Report how many lines of the data below contain the word "paved", treating case as significant, and give only the number.

** start Information supplied **

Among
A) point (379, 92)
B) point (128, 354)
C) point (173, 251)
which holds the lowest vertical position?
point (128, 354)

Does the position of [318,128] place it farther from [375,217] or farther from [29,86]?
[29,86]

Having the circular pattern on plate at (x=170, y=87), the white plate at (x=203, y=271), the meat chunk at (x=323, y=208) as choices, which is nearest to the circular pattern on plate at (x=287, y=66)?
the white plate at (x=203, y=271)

** end Information supplied **
** start Information supplied **

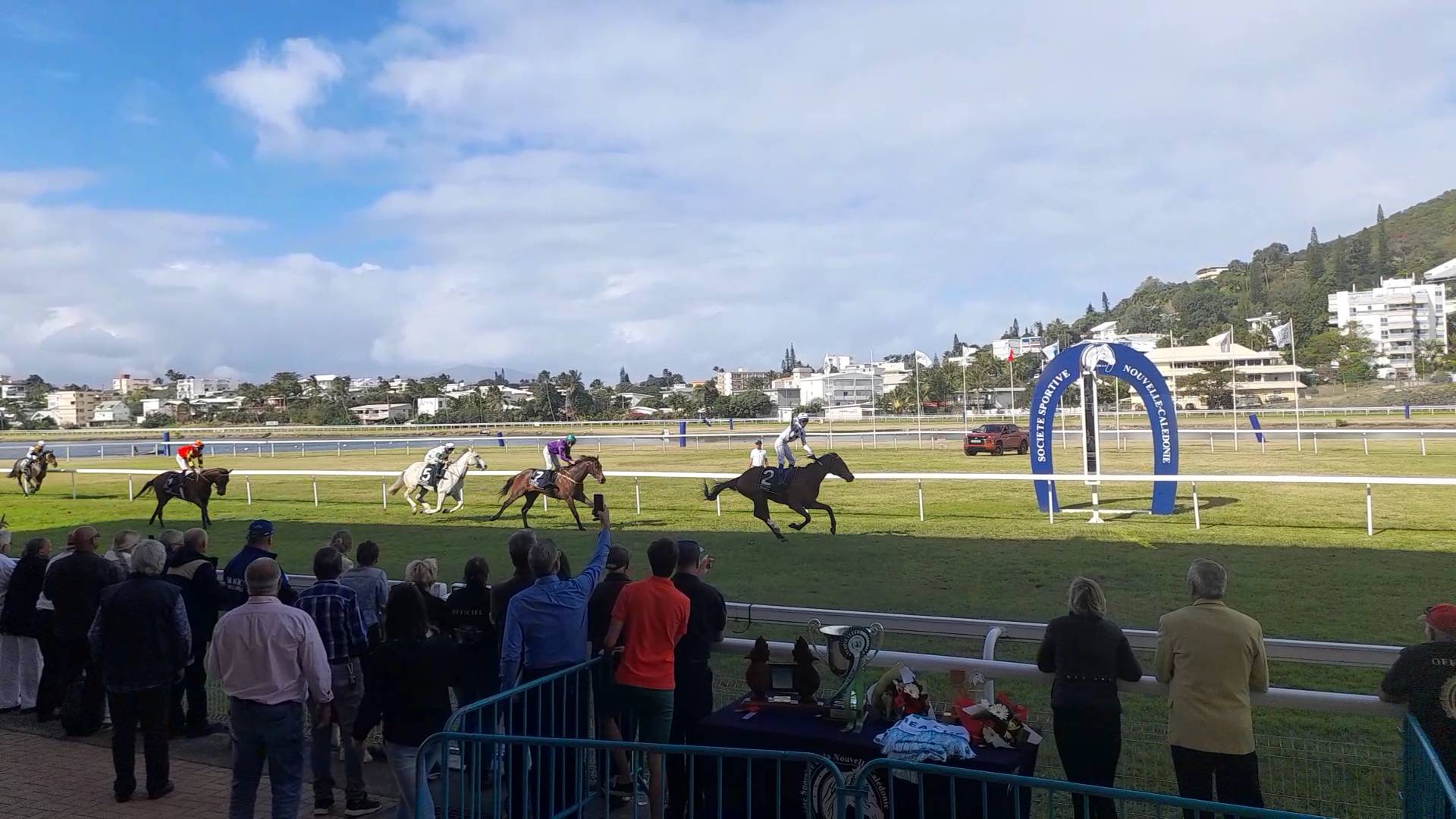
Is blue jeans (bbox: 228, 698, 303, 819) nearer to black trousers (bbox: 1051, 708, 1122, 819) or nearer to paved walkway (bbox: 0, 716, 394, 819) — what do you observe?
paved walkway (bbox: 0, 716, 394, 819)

** end Information supplied **
** start Information supplied **

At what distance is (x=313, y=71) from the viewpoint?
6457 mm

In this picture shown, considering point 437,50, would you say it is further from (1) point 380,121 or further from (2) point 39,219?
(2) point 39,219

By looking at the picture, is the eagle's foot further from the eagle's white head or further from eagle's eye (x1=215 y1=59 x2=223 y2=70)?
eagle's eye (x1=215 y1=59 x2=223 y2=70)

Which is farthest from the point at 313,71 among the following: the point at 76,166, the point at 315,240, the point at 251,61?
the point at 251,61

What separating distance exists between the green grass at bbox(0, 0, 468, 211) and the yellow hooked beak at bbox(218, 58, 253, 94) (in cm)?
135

** end Information supplied **

- [Expected answer] 2